#### EXERCISE DETAILS:
Transcribe the records below exactly as they appear.
+++ LISTED ENTRIES +++
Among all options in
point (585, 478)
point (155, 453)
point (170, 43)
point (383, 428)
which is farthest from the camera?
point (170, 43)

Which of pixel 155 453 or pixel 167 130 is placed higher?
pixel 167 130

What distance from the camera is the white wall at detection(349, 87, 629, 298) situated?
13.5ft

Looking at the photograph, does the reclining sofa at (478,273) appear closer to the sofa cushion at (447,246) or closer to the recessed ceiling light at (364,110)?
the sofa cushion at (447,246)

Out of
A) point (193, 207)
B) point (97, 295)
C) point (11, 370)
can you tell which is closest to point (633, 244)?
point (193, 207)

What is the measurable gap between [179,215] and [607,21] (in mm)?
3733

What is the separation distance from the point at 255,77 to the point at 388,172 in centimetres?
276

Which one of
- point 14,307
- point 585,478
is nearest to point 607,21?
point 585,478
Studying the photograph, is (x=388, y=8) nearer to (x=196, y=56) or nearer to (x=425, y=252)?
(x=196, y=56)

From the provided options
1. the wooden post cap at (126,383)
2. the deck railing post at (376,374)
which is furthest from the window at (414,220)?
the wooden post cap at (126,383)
+++
#### RESULT OF THE EXERCISE:
Among all options in
point (585, 478)
point (155, 453)
point (170, 43)
point (383, 428)
which is farthest from the camera?
point (170, 43)

Which of pixel 155 453 or pixel 167 130 is placed higher?
pixel 167 130

What distance from the camera is the white wall at detection(349, 87, 629, 298) situated?
13.5ft

Looking at the photograph, does the reclining sofa at (478,273) appear closer to the sofa cushion at (447,246) or closer to the recessed ceiling light at (364,110)?
the sofa cushion at (447,246)

Out of
A) point (193, 207)
B) point (97, 295)
C) point (11, 370)
can you tell which is closest to point (633, 244)?
point (193, 207)

What is the measurable gap between [179,215] and [607,21] (in mm)?
3733

What is the separation distance from the point at 255,77 to the point at 388,172 in centimetres?
276

Which one of
- point 14,307
- point 585,478
is nearest to point 607,21?
point 585,478
Studying the photograph, is (x=388, y=8) nearer to (x=196, y=56) or nearer to (x=425, y=252)?
(x=196, y=56)

From the provided options
1. the wooden post cap at (126,383)
2. the deck railing post at (376,374)
which is furthest from the window at (414,220)?
the wooden post cap at (126,383)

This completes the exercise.